Se arguyen con frecuencia motivos socioeconómicos, la violencia o el machismo, la fatiga laboral y el cajón de sastre que ha venido a ser la COVID-19. Pero puede añadirse una más. ¿Y si en el poliamor estaba ya prefigurado el hastío de Pam? En apariencia se contraponen. Pablo y Pam se sienten contrincantes. Se acusan con gravedad, pero en realidad juegan al mismo juego y en el mismo equipo, aunque en momentos distintos del partido. Uno sigue al otro, como la gallina al huevo. De aquellos polvos, estos lodos.
La ligereza del amor poliédrico de Pablo nace de la levedad de las identidades. Al desaparecer un tú fijo, el yo puede difuminarse en un flujo de sensualidad. Por eso ya Nietzsche instrumentalizó la orgía dionisiaca para emborronar los límites personales. Los rostros se deshacen en el tumulto. Son solo un like en Bumble, Tinder, Grindr… que queda atrás en el tiempo con casi la misma velocidad con la que el dedo moviliza la pantalla. La sexualidad se desliza de un amor aventurero al cazcaleo sensual, donde el quién va disolviendo en el qué. La relación sexual, como ha escrito Diego Fusaro en su libro El nuevo orden erótico (El viejo topo, 2023) se vuelve así de consumo: «Toda relación no es única ni insustituible, sino que puede ser reemplazada rápidamente por otra». Fusaro lo ha llamado precariado sentimental. No se sacrifica, no se entrega. Fluye. Como mucho se instala en una especie de «egoísmo à deux» fijo discontinuo.

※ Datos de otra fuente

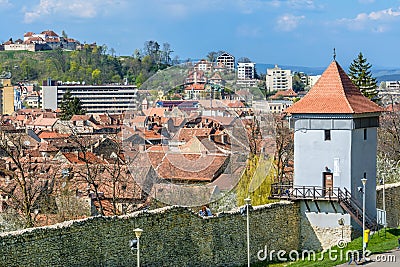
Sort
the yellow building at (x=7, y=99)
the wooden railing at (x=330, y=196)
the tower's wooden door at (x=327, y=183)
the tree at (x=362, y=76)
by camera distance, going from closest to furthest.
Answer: the wooden railing at (x=330, y=196) → the tower's wooden door at (x=327, y=183) → the tree at (x=362, y=76) → the yellow building at (x=7, y=99)

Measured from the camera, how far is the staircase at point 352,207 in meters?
25.6

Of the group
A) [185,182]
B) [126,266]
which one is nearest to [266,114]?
[185,182]

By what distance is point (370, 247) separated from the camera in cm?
2369

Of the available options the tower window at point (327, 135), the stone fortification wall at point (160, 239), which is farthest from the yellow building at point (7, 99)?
the stone fortification wall at point (160, 239)

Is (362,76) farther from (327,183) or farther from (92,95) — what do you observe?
(92,95)

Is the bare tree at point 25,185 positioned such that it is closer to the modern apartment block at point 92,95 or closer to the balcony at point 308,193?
the balcony at point 308,193

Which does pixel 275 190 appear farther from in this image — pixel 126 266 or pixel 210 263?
pixel 126 266

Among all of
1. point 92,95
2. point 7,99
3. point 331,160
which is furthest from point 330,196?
point 7,99

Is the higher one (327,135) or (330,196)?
(327,135)

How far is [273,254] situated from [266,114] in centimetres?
702

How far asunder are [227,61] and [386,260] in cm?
830

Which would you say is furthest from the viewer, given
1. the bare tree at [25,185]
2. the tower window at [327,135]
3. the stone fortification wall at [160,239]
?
the bare tree at [25,185]

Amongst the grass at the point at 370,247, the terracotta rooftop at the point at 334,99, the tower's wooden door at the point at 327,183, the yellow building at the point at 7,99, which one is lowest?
the grass at the point at 370,247

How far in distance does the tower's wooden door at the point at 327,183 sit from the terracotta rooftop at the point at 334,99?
78.1 inches
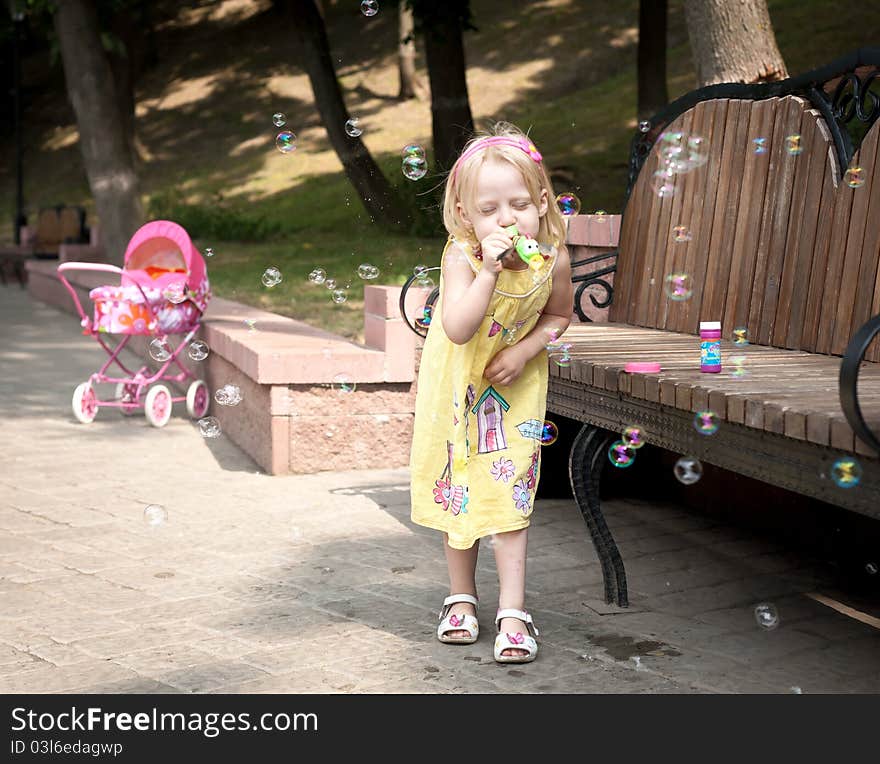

Con todo, el tú de esos intercambios termina por resultar siempre demasiado denso. El otro importuna con sus pretensiones, con sus sentimientos, con sus olores, sus formas y, sobre todo, con su autonomía. En definitiva, con su realidad. No se deja consumir del todo, no se adecúa a las imágenes o deseos del yo que se quiere soberano e independiente. La alteridad incombustible es molesta porque limita la absorción. Además, no cumple lo que promete, porque la soledad se agudiza en la angustiosa carrera del deseo, siempre una vez más. El otro sobra y la pornografía o el Satisfyer mejoran en sus prestaciones técnicas. La soledad y el vacío no son menos exasperantes, pero el placer es más autónomo. Pam culmina, así, la disolución capitalista del tú poliamoroso. Pam es hija de Pablo.
Hijos de un dios menor, que no se ha entregado por los hombres y que, con ello, desmerece nuestra entrega. Sin verdadera ofrenda el amor se deshace en sensualidad. El amor es la consagración total a alguien, de todo el afecto y de toda la vida. Todo lo demás es, o acaba siendo, masturbación. Y las traiciones o los fallos en el amor no pueden cambiar su naturaleza, por mucho que adaptemos los nombres buscando una justificación. Solo un Dios sacrificado podría devolvernos el amor, como dijo Valentí Puig a la muerte de Juan Pablo II: «Catedrales de Europa, vacías, dramas de Dios. Sí, tantos choques del pecado y el amor nos hacen débiles, ¡y necesitaríamos tanta misericordia! Un exceso humano de humanismo lo empeora: justifica el error, en lugar de confortar a quien yerra».